Chad had told me he didn’t think the Boss was a man who would accept scandal without fighting back. In his opinion the offer of a million dollars to find Verity was the Boss’s grand gesture, meant to divert attention, even suspicion, from him and any of his guests. He was not about to allow himself to be publicly tainted by that image. Women did not go missing at his villa.
I reached for the coolness of my pearls against my skin, and realized they were gone. I thought quickly back to my movements, remembered when I had tripped and almost fallen, and Chad had hauled me back onto my feet. They must have slipped off then. They were so long, they could easily have gotten lost. They were probably right there now, on the grass in front of the Boss’s villa.
I’d promised Chad I would behave myself and stay in my own villa but I wanted my pearls.

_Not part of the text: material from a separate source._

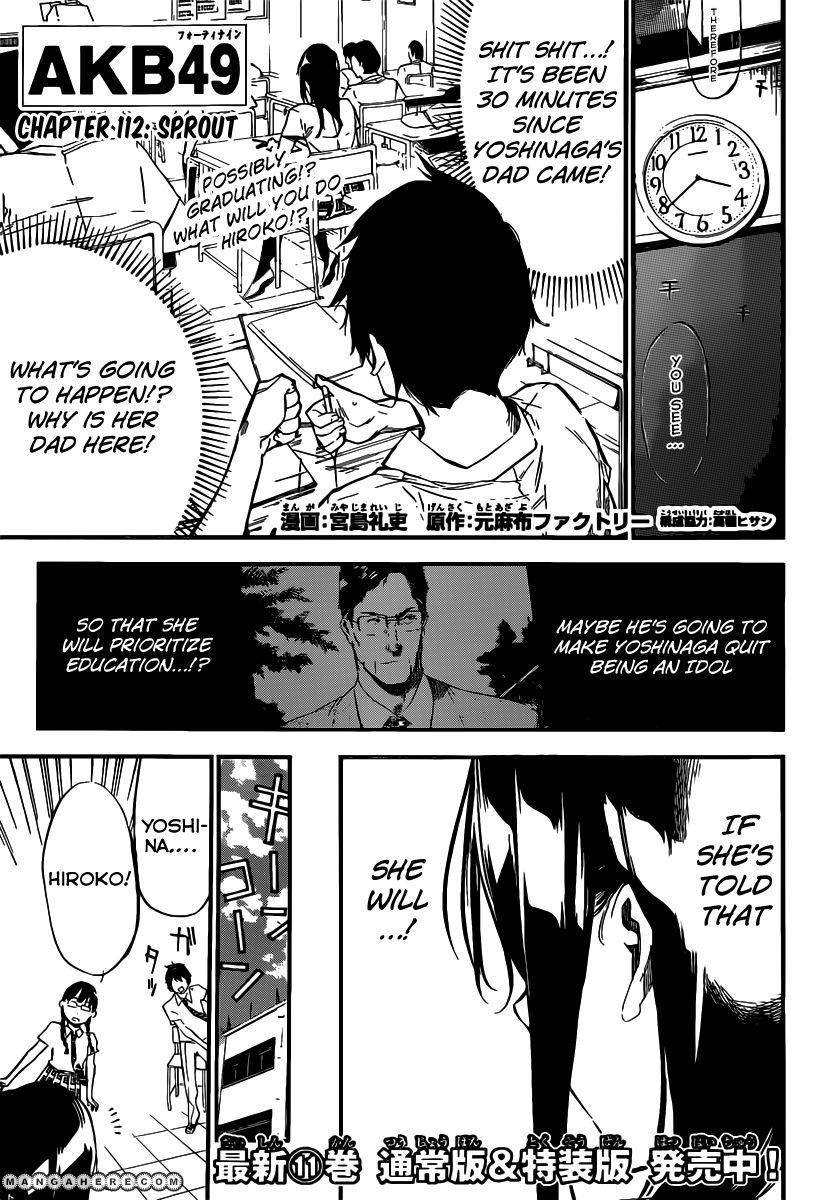 AKB49 Renai Kinshi Jourei 112 Page 2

And I wanted to speak with Chad. I immediately tried his mobile but got no answer. Not that I’d expected one; of course he would have turned it off. Nothing like an earsplitting blast of music on your cell phone to alert anyone to your presence, a bit like “La Marseillaise” on my own doorbell. Got to get that changed. A snatch of Beethoven perhaps, like that which was now soaring loudly over the sea from massive speakers, accompanying the fireworks.
I suddenly realized I was all alone. No one even knew I was here. No one knew where Verity had gone either. Scared, I ran back to my villa, shut the door, and locked it. And then I heard the sound outside the open window.
I refused to be afraid of shadows. I strode to that window, snatched back the cream linen curtain and … nothing. Simply a curtain blowing in the breeze from an open window was all it had been. Only thing is, I had not left that window open.
Somebody had been out there. Someone had been here in my room. Maybe he’d waited for Chad to leave, for the noise of the fireworks to cover my screams. Somebody wanted to kill me, I’d felt it before, now I knew it was true.
But why? I was no threat to anybody. I was merely a writer of detective novels, I didn’t know about real crime, or real criminals. Mine were simply characters I invented and therefore over whom I had complete control. I had no control over whoever it was that had taken my Verity, and who now was after me.
I wished desperately that Chad would come back.
Angry with myself for being afraid, I tugged my jeans back on, buttoned the pajama top, and tied my sneakers. I would go look for Chad. For Verity. For the Colonel. The Boss. Anyone at all. Just someone to help me.
33
The Boss
The Boss thought the timing was perfect. The fireworks would end in approximately five minutes, when the music would change from Beethoven to a Chopin piano etude, soft and sentimental, stopping guests in their tracks as they whispered about the missing girl. Very few of them had left the party, all wanting to know what was going to happen, and about the million-dollar reward. Now he was about to show them.
He had never been a man that sought the limelight. Out of necessity because of his business practices and his sexual desires, both of which sailed a little too close to the wind, he had kept his private life private. Now though, he saw an opportunity to become a man to be reckoned with, a man whose name would be on everybody’s lips. He was about to save Verity’s life. The allure of becoming a hero won out over his desire to torture and kill Verity. That would come later.
He had dismissed the black-T-shirted guards, sent them around to the front of the villa to keep an eye on any departing guests. “See if anything’s up,” he’d said. “See if Verity’s come back.” He’d even mentioned it to the Colonel, who was parading around like he was the star of this show, looking solemn and concerned, speaking on the phone to the chief of police, asking for even more men than the half dozen already sent to help in the search. The Boss allowed no one back here, though. They were told this area was off-limits. This was his home, his private place. The Colonel respected that.
Back at the bunker, he pressed the electronic button that slid the section of wall with the ivy to one side. He took his key from the niche and opened the door.
The place was in semi darkness, only one lamp lit. The giant TV screen that took up almost the whole wall was on, though the sound was muted. It was showing an old Katharine Hepburn and Spencer Tracy movie. To any unsuspecting visitor, all would look normal. Unless, that is, they stepped behind that large TV screen and into his world.
He’d had this room designed by a Hollywood movie decorator, telling him he was going to use it for a TV program. The walls were covered in padded black silk, studded with inch-thick bullet-shaped silver nuggets. The ceiling was black too, but when he pressed the remote it slid back to reveal a smoky mirror, edged all around with a thin strip of lights. The custom-made bed looked simple enough, though extra large. The sheet covering it was a deep burgundy and it was piled with long pillows, where right now Verity’s blond head rested.